* [PAGE EXCERPT]
---
1.32 billion units of inventory

FTFY


It's interesting that static or dynamic automated security testing don't exist in their process.


when both the delivery (pipelines) and the units going in them (container images with deployment descriptors) are automated, its really easy and straight-forward to plug-in a variety of automated checks (e.g. https://github.com/coreos/clair, organizational policies, governance, etc)


I have to believe it is part of their pipeline. Even smaller companies do at least static analysis, if not much more.


"engineer productivity remained constant for both Android and iOS, whether measured by lines of code pushed or the number of pushes."

Both of those metrics are incredibly shit ways to measure productivity.

I guess thats one explanation as to why the facebook app is 200mb+. They've been superproductive with all those lines of code.

A better metric would rely on actual features or bugs, imo.


I think it's obvious that they're bad at a small scale (individually or for smallish teams, maybe < 30 engineers?), but I don't think they're _obviously_ bad for teams of 50+ engineers.

Also, there is a difference between using them as metrics that you want to raise vs metrics you just don't want to drop or fluctuate wildly over time.


Some people at Google are actually quite proud of six digit _negative_ line counts they've contributed. And I think they have every right to be proud of that.


Facebook has a "dead code society" t-shirt for these kind of single commit delete numbers as well :)


That’s why you track changes made.

Throughout my career imve found that number of changes comitted correlates pretty well with features delivered and bugs fixed. Also with feature and bug size.
---
* [EXTRACTED RECORDS]
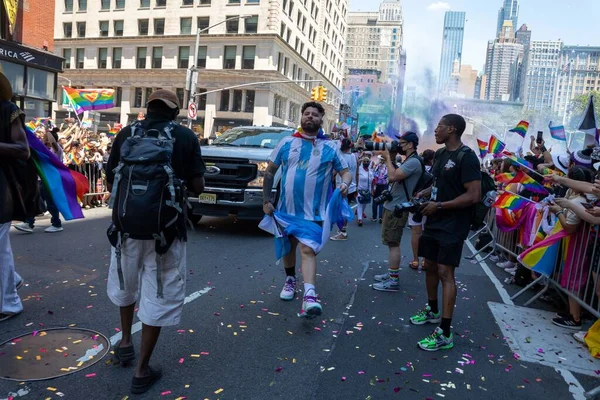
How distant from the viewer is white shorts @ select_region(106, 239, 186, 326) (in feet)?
10.1

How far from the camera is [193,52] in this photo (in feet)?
146

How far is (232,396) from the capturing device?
10.1 ft

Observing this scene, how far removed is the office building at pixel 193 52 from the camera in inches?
1679

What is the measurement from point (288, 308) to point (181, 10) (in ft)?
149

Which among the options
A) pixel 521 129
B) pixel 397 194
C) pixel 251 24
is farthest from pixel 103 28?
pixel 397 194

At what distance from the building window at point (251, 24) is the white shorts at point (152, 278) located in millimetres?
42676

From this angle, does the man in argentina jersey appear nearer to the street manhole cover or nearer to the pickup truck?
the street manhole cover

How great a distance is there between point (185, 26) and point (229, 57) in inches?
221

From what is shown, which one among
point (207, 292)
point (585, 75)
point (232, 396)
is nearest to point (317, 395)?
point (232, 396)

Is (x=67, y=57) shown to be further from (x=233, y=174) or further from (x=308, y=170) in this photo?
(x=308, y=170)

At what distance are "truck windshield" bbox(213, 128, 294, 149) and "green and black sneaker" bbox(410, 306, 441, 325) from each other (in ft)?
17.4

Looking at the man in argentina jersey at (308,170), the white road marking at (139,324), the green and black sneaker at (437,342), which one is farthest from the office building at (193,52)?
the green and black sneaker at (437,342)

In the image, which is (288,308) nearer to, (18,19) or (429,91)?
(18,19)

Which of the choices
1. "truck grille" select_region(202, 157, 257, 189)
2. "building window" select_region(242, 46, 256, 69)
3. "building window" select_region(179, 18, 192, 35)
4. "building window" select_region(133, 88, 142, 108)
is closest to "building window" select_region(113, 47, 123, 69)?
"building window" select_region(133, 88, 142, 108)
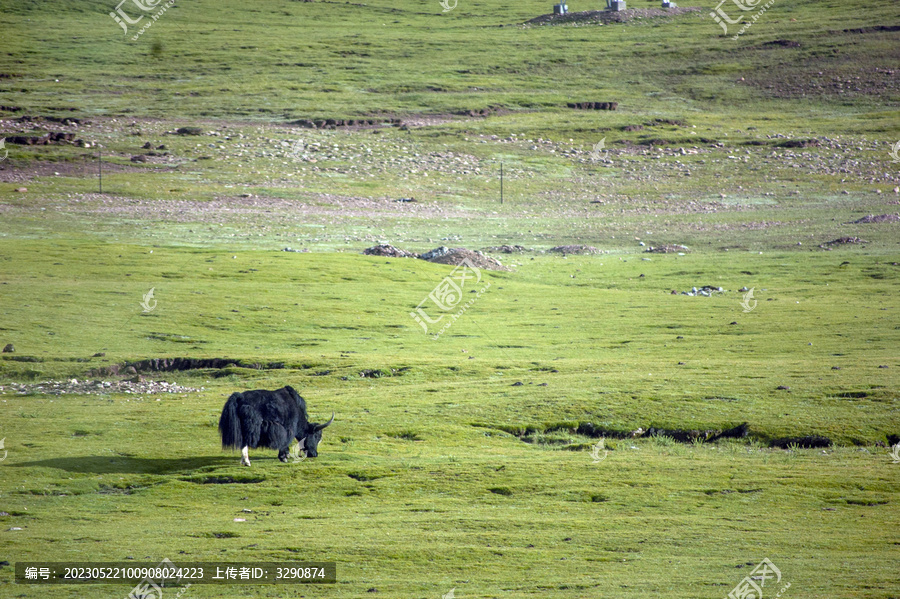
---
* [ACTIONS TO TAKE]
1. Summarize the forum thread in two sentences.
2. Reproduce the part of the forum thread from "Some people at" to "track changes made.".

* [SOLUTIONS BELOW]
1. Commenters note that static or dynamic automated security testing is missing from the described process: one says such checks are easy to add when pipelines and container images are automated, and another believes they must be part of the pipeline. They then debate measuring engineer productivity by lines of code or number of pushes, calling these poor metrics, defending them for teams of 50+ engineers, praising large negative line counts, and reporting that the number of changes committed correlates with features delivered and bugs fixed.

2.
Some people at Google are actually quite proud of six digit _negative_ line counts they've contributed. And I think they have every right to be proud of that.


Facebook has a "dead code society" t-shirt for these kind of single commit delete numbers as well :)


That’s why you track changes made.